> Instrucción escrita 1:
En el texto sobre la mesa de novedades de la librería, ¿con qué había que separar antes las hojas de los libros?

> Texto de origen:
——————

Después estamos esas personas que visitamos la mesa de la librería para ver las novedades. Ya conocemos a la chica que nos cuenta la sinopsis de las novelas. De vez en cuando dice que tal o cual escritor pasó por allí, que estuvo un rato merodeando, aunque lo que estaba haciendo era comprobar cómo salía su libro. “Algunos son muy vanidosos, pero a mí no me importa. Puedo presumir de que han pasado por aquí, y eso atrae a los clientes que aprovechan para que les firmen un ejemplar y yo, de paso, venda algo”.
Cada semana los cambia y me dice cuáles son los más vendidos. Hace muchos años que vengo: antes de que se aprobara la ley antitabaco y fumábamos mientras hojeábamos las páginas y los ceniceros estaban llenos y apestaban las colillas aplastadas formando un ángulo con el filtro naranja. Los libros recién salidos todavía huelen a tinta y el papel se presenta como una virgen a punto de ser desvirgada. El virgo es algo mítico. Ahora los libros han pasado todos por la guillotina, pero antes había que separar las hojas con el abrecartas y esa sensación de estreno, de revelación única, era como un rito de iniciación.

——————

> Instrucción escrita 2:
Traslada de los registros de abajo solo las líneas que van desde la que contiene "Looking at the pictured" hasta la que contiene "9.10 meters", ambas incluidas. Reprodúcelas completas y suma 38 a cada distancia que figure en las respuestas.

> Material del ejercicio:
——————

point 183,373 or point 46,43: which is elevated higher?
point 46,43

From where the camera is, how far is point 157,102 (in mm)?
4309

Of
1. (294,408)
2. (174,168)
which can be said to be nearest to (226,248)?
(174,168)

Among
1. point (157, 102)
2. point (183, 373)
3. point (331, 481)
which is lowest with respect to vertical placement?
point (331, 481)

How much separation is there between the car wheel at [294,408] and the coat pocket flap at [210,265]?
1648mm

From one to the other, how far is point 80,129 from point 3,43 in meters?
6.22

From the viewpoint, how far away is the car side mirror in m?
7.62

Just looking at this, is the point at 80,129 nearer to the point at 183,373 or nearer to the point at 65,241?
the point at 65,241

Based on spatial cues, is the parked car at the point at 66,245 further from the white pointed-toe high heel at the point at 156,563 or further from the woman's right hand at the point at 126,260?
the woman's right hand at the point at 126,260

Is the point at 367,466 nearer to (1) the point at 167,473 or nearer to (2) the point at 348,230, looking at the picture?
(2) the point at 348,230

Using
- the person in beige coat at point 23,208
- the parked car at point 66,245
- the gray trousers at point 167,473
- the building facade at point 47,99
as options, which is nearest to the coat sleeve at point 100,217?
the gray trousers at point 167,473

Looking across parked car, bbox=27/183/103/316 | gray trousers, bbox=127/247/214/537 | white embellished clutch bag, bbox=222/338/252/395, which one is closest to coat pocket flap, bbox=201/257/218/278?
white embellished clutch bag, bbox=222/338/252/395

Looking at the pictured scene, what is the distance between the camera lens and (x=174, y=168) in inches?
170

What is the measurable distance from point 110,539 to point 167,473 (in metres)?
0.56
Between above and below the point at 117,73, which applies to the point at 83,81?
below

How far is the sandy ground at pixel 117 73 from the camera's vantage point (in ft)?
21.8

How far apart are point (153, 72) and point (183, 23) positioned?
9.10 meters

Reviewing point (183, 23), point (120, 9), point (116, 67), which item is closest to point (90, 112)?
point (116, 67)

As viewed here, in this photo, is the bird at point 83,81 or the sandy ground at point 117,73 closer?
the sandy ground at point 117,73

——————

> Respuesta correcta 1:
Con el abrecartas.

> Respuesta correcta 2:
Looking at the pictured scene, what is the distance between the camera lens and (x=174, y=168) in inches?
208

What is the measurable distance from point 110,539 to point 167,473 (in metres)?
38.56
Between above and below the point at 117,73, which applies to the point at 83,81?
below

How far is the sandy ground at pixel 117 73 from the camera's vantage point (in ft)?
59.8

How far apart are point (153, 72) and point (183, 23) positioned?
47.10 meters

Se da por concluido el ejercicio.